A friend has 2 - 1 yr old does.  She tried keeping them in electric horse fencing and they continue to get out of the pasture.  She said that she has some 10ft high chain link fencing that her MIL had for her Emu's that I can HAVE if I take the does.  

Problem is:  We have 2 - 7 week old Pygmy/NiGi doelings.  Is it likely they would get along?  Should 10 ft high CL keep them in safely?  If so, I would have to put it up now, what size area would be ok just till spring.  (17* here now)  They are sweet, just major escape artists.  

Thanks All!


----------



## Roll farms (Dec 16, 2010)

Our entire pasture was done in chain link (we had llamas originally).  

We couldn't keep goats in it, b/c they kept going UNDER it...there's too much give at the bottom unless you can sturdy it up.  
We lined the bottom w/ rr ties, landscape timbers, downed trees, etc. and even ran hot wire in places.

How in the world will you set posts in frozen ground?  
(That's not sarcasm, folks...I'd really like to know.)

The yearlings will probably whip the tar out of the little guys in the beginning to establish a pecking order.  
If their mom was there, she'd protect them...since she isn't, they *could* get hit hard and be hurt.

It's really a choice you need to make...but I'd be hesitant.


----------



## helmstead (Dec 16, 2010)

I had a 200' roll of chain link that I tried to use as a portable fence (yeah, we lugged that monster around, and stapled it to trees to make pens around our wooded acreage for the goats to clean).

Had the same problem...the horned goats were especially adept at lifting the bottom up and going on through.

Needless to say, I gave the roll of fence to someone who was fencing their yard!

I DO like chain link, but PANELS, with tubular metal holding the bottoms down!


----------



## happyhensny (Dec 16, 2010)

Hmmm...  I was thinking I could attach it to trees for now or use T-posts.  I will just have to wait till spring when we can set up an adequate pasture with proper fencing and by then the babies will be bigger and able to handle themselves better.  If the offers still stands then I guess I will try to figure out some way to get the bottom of the fence sturdy, like dog kennel panels with the pipe on the bottom.  I believe she has about 300ft of the 10ft high chain link.  Heavy stuff!  Thank you for your input and I am going to call her and tell her spring it will have to be.


----------



## patandchickens (Dec 16, 2010)

I think you are underestimating the job of installing chainlink, let alone _10' high_ chainlink.
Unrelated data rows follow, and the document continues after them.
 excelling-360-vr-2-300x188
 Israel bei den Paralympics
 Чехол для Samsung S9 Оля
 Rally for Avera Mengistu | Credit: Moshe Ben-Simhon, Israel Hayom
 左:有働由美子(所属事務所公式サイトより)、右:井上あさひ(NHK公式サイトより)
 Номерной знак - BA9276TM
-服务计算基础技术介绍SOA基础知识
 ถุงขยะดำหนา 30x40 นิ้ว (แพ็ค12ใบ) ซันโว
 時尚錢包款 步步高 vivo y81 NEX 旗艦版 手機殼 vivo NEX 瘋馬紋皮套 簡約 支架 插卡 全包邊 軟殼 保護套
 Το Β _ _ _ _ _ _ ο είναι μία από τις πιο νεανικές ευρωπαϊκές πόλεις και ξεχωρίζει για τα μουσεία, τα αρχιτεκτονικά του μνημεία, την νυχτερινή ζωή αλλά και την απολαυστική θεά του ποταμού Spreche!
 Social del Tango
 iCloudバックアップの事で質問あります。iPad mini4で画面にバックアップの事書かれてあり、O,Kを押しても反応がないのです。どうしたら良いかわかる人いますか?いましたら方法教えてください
It is not like regular wire mesh fencing, you can't just tack it up and there ya go.

It is only an effective fence if installed correctly, meaning with a top rail and properly-tensioned and either a bottom rail or a bottom tensioned wire (rail is better). You will not be able to install it very well, or very usefully, using t-posts and trees. Because of the height, frankly I'd be real leery of trying to install it myself at *all* (your posts need to be really really accurately set, both for line and for height). 
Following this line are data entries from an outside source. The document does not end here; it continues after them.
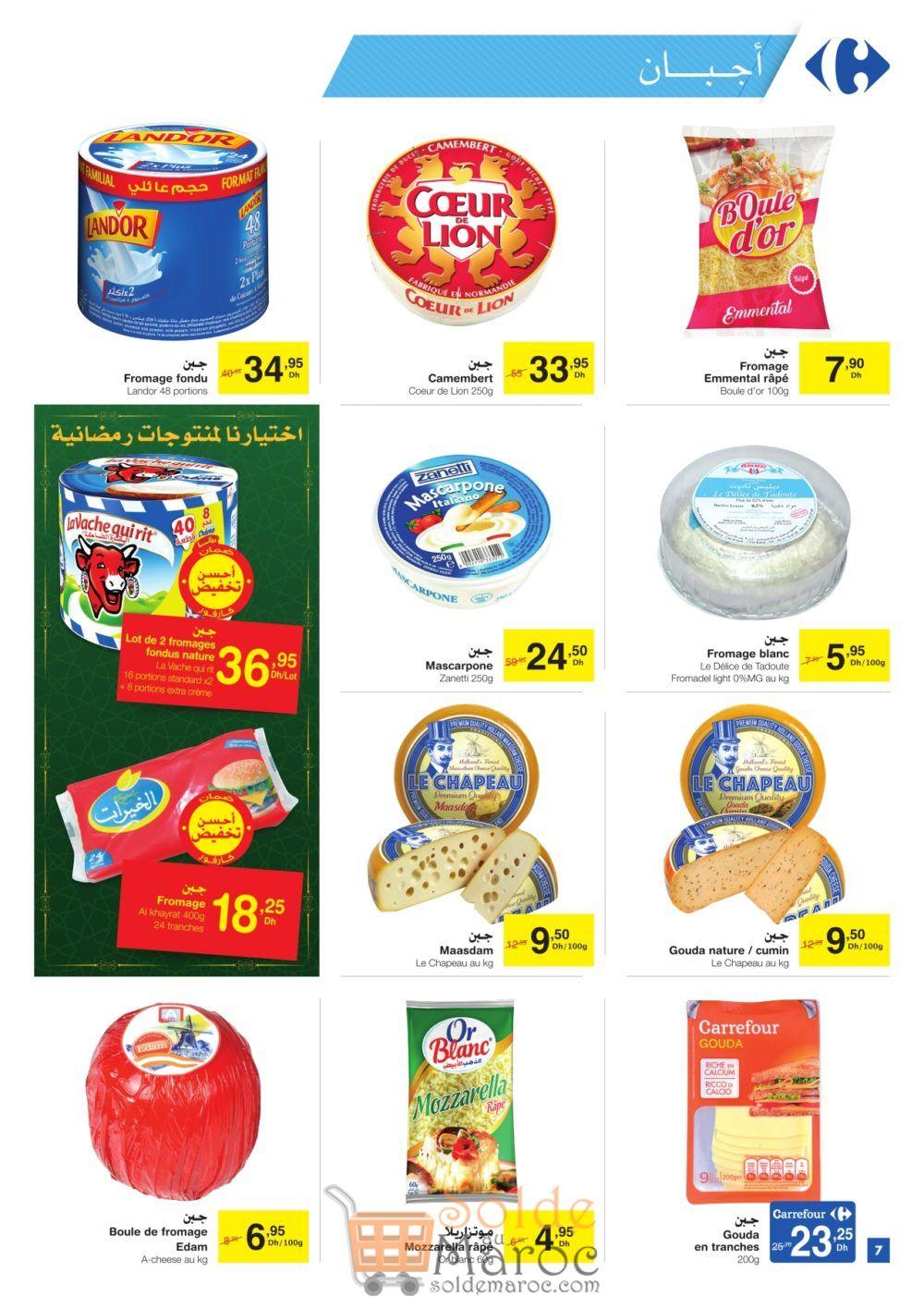 Catalogue Carrefour Maroc Du 31 Mai au 17 Juin 2018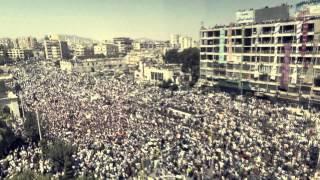 حرة حرة - أغاني الثورة السورية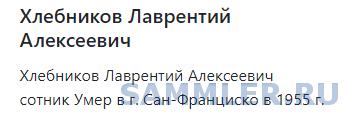 ХЛЕБНИКОВ Л А.PNG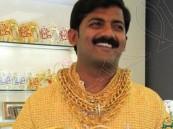 عصابة تقتل الهندي صاحب أغلى قميص في العالم المصنوع من الذهب الخالص وتسرقه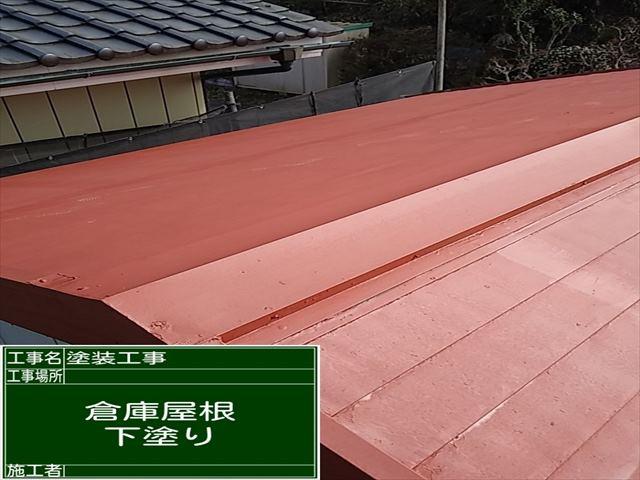 つくば市空き家再生_倉庫金属屋根②塗装_0319_M00035 (2)
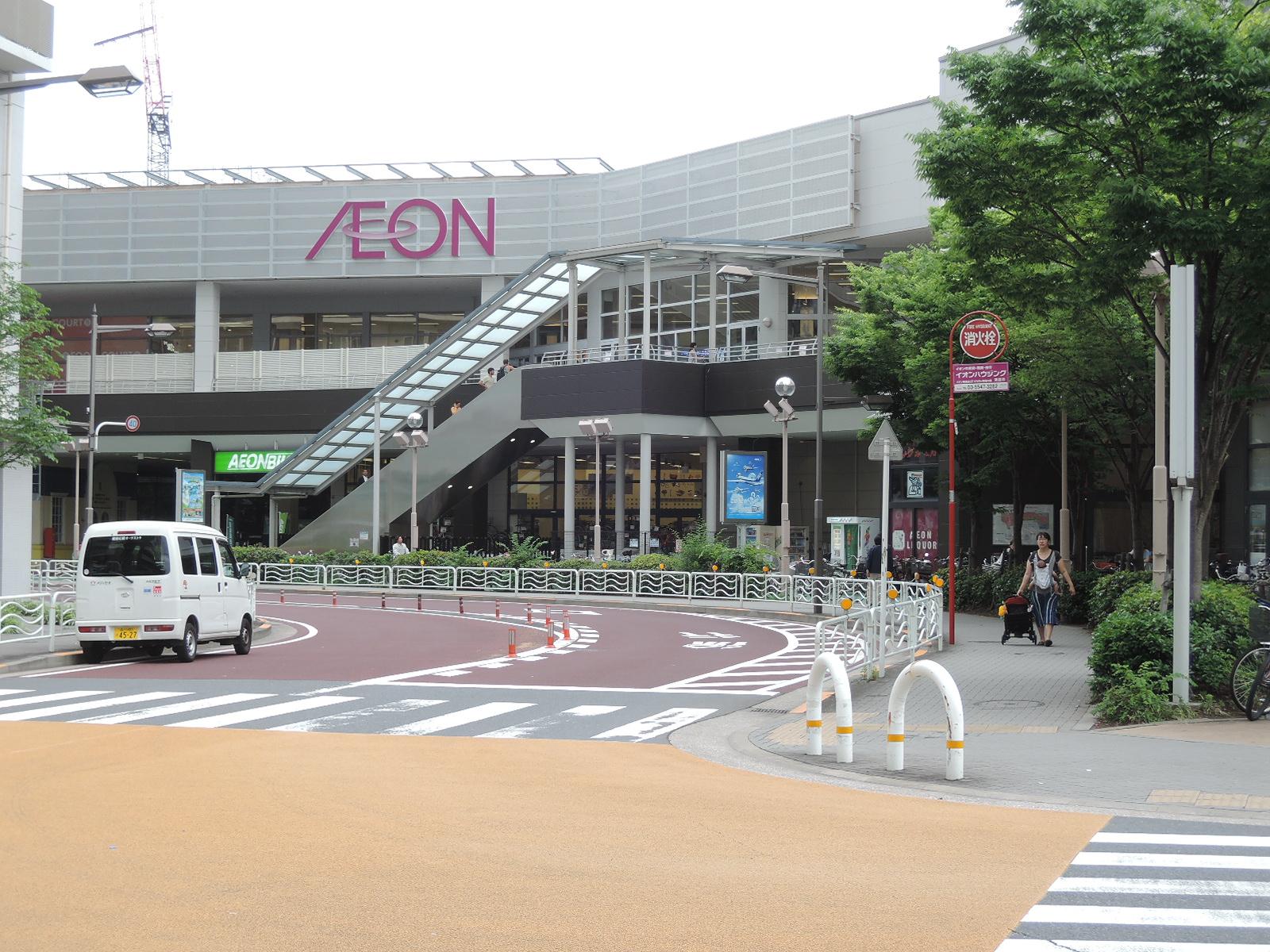 歩いてもすぐの距離にイオン東雲ショッピングセンター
Frankly if it were me I would be trying to sell the 10' chainlink or at least trade it for something more useful. That's not a cheap item but it's not really what you want for fencing goats either, especially for DIY.

JMHO, good luck, have fun,

Pat


----------



## Emmetts Dairy (Dec 16, 2010)

Roll farms said:
			
		

> How in the world will you set posts in frozen ground?
> (That's not sarcasm, folks...I'd really like to know.)


We've used an ice auger once in a pinch. We had a tree fall and had to replace a section and a post.  Worked like a charm.


----------



## ohiofarmgirl (Dec 16, 2010)

the chainlink is a great offer!

but maybe you take it with the does.... and try another solution for the fencing... for instance can you do electric in a different configuration than what she is using? or something entirely different until spring?

for instance, 4ft field fencing attached to the trees and tposts (we've done this in winter, it sucks but can be done) and then run a couple of hotwires (electric) on the inside to keep them in?

if its so cold they may just want to stay in most of the time anyway so they probably dont need a huge area.

to answer your original questions - we have 3 sizes of goats: small, medium, and large and they all get along. they might push and shove for a while but they'll figure out who's the boss goat. 

what a great find - lucky you!


----------



## LadyNai (Jan 10, 2011)

Having grown up with goats (and about five other types of critters) I will tell you this - if they CAN get out of something they WILL.

I'd almost say it might be just alpines but we still all remember the fall where the unregistered nubian buck flew the coop and decided he REALLY liked our alpine ladies.

We use cattle panels that you purchase at rural king with fence posts.   The nice thing about these is that they are infinitely changeable.   You can add panels, subtract them, move fences and divide stuff.


----------



## glenolam (Jan 10, 2011)

I'm going to step waaaaayyy out on a limb here and say that maybe the goats keep getting out of their current situation because they just plain ol' don't want to be there.  Of course, you'll never know if you don't try, but I'll say get them and see if it works without putting up the new fencing.  Put the two does in another area away from the kids and let them get used to you.  If they keep getting out, put the new fencing up when the ground thaws and try again...

I only say this because I had a doeling who absolutely refused to live with my goats.  She'd jump over and go under the electric fencing and preferred to live with my cows.  Come hell or high water there was no way I could keep her with the goats.

A friend of mine took her across town to live with her 3 goats and viola - she hasn't escaped yet!  And - it's not because of better fencing or the absence of cows - my friend's farm has NO electric fencing (just plain garden fencing in places!) and about 30 more head of cattle than we do!  For whatever reason this goat just didn't want to be with my goats and the minute she was put with the new goats she accepted them as her herd and it's been great ever since.


----------



## happyhensny (Jan 10, 2011)

Well, the two doelings we have have escaped out of the field fencing I put up to give them extra room.  I locked them and, turned around and they climbed right through the fence!  Looked at me like "Ma, I'm here".  Brother, they are mischevious!  Love them though.  Told my friend that we are going to wait till spring to get the other two girls, it'll give me time to fence better  and the babies time to grow a bit bigger.


----------